Baby-snatching Eagles

Eagles or Earns, and Gleds [buzzard] are here in plenty and have been very harmfull to the young store: Yea they have been found to seise upon young children and carry them a good way off, and there is a man yet alive who was carried away by an Eagle (while a child) to her nest, but was so speedily by the blessing of God, prevented that no harm was done to him.

(Source: The Description of Orkney, Rev Wallace 1693)

Frequently seen in the hills, is of large size, distinguished from the rest by a band of white encompassing the root of the tail, and the legs being covered with feathers down to the very feet; and it is such prodigious strength that it is said to have carried from a considerable distance to its eyry not only foulis, but lambs, pigs and in some instances young children.’

(Source: Rev Barry c.1791 Description of the Sea eagle)

Sir Walter Scott was told of the eagles’ infamy when he came to Hoy in 1814: The clergyman told us that a man was very lately alive, who, when an infant, was transported from hence by an eagle over a broad sound, arm of the sea to the bird’s nest in Hoy. Pursuit being instantly made, and the eagle’s nest being known, the infant was found there playing with the young eaglets.

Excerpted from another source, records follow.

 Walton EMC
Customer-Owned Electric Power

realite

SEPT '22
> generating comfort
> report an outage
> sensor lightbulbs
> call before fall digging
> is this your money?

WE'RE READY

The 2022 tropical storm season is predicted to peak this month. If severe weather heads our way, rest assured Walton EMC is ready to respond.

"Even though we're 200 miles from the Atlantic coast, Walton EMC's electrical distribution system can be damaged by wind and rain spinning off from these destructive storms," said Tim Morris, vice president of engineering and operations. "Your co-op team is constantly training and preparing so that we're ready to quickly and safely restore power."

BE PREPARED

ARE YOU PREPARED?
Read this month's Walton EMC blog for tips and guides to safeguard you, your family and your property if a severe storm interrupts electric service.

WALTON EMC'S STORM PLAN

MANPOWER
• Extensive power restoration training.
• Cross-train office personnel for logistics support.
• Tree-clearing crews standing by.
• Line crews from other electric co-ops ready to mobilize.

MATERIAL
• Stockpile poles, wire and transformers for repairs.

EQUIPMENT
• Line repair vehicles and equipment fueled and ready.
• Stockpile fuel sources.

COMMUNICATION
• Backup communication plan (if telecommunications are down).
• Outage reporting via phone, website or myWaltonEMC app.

A more ludicrous instance of transportation he himself witnessed. Walking in the fields, he heard the squeaking for some time, without being able to discern from whence it proceeded, until looking up, he beheld the unfortunate grunter in the talons of an eagle, who soared away with him towards the summit of Hoy. 

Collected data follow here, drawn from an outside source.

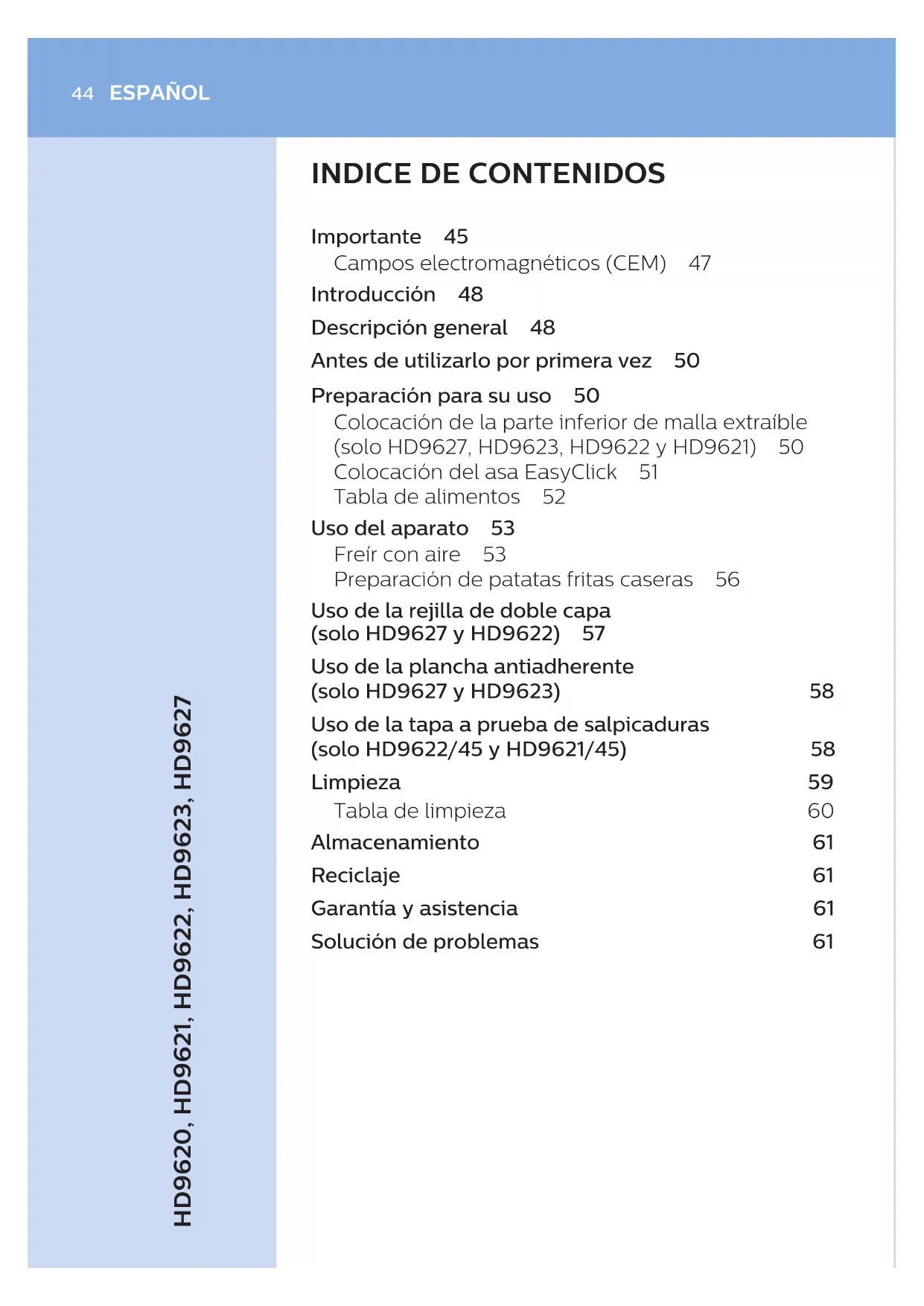 44 ESPAÑOL

HD9620, HD9621, HD9622, HD9623, HD9627

INDICE DE CONTENIDOS

Importante 45
Campos electromagnéticos (CEM) 47
Introducción 48
Descripción general 48
Antes de utilizarlo por primera vez 50
Preparación para su uso 50
Colocación de la parte inferior de malla extraíble (solo HD9627, HD9623, HD9622 y HD9621) 50
Colocación del asa EasyClick 51
Tabla de alimentos 52
Uso del aparato 53
Freír con aire 53
Preparación de patatas fritas caseras 56
Uso de la rejilla de doble capa (solo HD9627 y HD9622) 57
Uso de la plancha antiadherente (solo HD9627 y HD9623) 58
Uso de la tapa a prueba de salpicaduras (solo HD9622/45 y HD9621/45) 58
Limpieza 59
Tabla de limpieza 60
Almacenamiento 61
Reciclaje 61
Garantía y asistencia 61
Solución de problemas 61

(Source: Sir Walter Scott’s Visit to Hoy 16 August 1814)

Mr Hamilton, minister at Hoy Kirk, baptised Dr John Rae in 1813 and later, one of his sons married Marion Rae, sister of the explorer. He had adventures of his own one day walking in his garden at the manse:

Mr Hamilton was disturbed by a loud squeaking, which commenced near his mill, and by degrees grew fainter and fainter. He advanced to the spot, and immediately perceived one of his pigs struggling vainly in the talons of an eagle, who was soaring away with his prey towards the Wart-Hill. There is at present a man living in Orkney, who was seized when a child by an eagle, and was carried a little distance: when the bird, becoming alarmed, dropped him, having but little injured him. Mr Hamilton was more successful in another instance, in inflicting punishment on one of these depredators. An eagle had so effectively entangled his claws in the back of a sheep, that he could not disengage himself, and afforded Mr Hamilton the opportunity of killing him with his stick.

(Source: Saturday Magazine Vol. 7, Supplement for August 1835)

Many stories are told of the great strength of the [Golden] eagle: Wallace mentions a well-authenticated case of one John Hay, who, when a child, was carried off byu one of these birds; and there is at present a woman living in the island of Graemsay, who goes by the name of the ‘Erne’, from a tradition that her grand-mother, when an infant, had nearly likelwise fallen a victim to their rapacity.